-- MATERIAL TO PROCESS follows --
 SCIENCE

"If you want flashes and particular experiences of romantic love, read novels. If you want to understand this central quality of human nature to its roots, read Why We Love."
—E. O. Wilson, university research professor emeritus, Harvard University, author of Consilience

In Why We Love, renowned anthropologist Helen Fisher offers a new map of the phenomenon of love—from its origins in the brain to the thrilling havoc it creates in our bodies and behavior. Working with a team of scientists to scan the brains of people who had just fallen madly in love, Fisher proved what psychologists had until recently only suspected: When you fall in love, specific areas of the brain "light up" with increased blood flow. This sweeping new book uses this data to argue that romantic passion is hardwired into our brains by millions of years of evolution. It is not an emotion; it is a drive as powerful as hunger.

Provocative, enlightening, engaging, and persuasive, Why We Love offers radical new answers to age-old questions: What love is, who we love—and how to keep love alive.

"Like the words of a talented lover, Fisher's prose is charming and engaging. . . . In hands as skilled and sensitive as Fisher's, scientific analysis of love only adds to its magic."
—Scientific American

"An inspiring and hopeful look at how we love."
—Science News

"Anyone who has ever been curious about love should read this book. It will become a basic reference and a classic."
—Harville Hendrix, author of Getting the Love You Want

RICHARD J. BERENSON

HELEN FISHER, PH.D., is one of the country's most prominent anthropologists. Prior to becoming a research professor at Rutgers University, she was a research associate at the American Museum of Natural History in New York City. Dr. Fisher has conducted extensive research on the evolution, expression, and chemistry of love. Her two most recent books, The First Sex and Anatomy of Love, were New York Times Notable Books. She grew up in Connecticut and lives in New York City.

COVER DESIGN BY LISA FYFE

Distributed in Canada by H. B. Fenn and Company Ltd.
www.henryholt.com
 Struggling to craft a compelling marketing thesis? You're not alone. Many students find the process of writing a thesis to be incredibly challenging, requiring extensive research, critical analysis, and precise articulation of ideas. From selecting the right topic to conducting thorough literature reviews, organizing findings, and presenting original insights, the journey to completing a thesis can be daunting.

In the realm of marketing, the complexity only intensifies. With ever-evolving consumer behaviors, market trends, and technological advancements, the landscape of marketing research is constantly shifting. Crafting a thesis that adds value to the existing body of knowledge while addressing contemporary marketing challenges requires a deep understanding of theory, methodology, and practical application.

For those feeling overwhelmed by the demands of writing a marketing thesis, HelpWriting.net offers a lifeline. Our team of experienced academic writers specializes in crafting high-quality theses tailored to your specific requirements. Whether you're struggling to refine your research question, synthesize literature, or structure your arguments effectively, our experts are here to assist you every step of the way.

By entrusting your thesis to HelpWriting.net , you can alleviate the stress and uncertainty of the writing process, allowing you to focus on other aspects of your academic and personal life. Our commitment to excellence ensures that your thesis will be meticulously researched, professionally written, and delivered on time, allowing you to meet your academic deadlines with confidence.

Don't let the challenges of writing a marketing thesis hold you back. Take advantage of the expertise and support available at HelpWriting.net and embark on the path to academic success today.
-- MATERIAL TO PROCESS concluded --
■ TASK PROMPT: When a line in the data contains the string "author", copy that line.

■ ANSWER:
—E. O. Wilson, university research professor emeritus, Harvard University, author of Consilience
—Harville Hendrix, author of Getting the Love You Want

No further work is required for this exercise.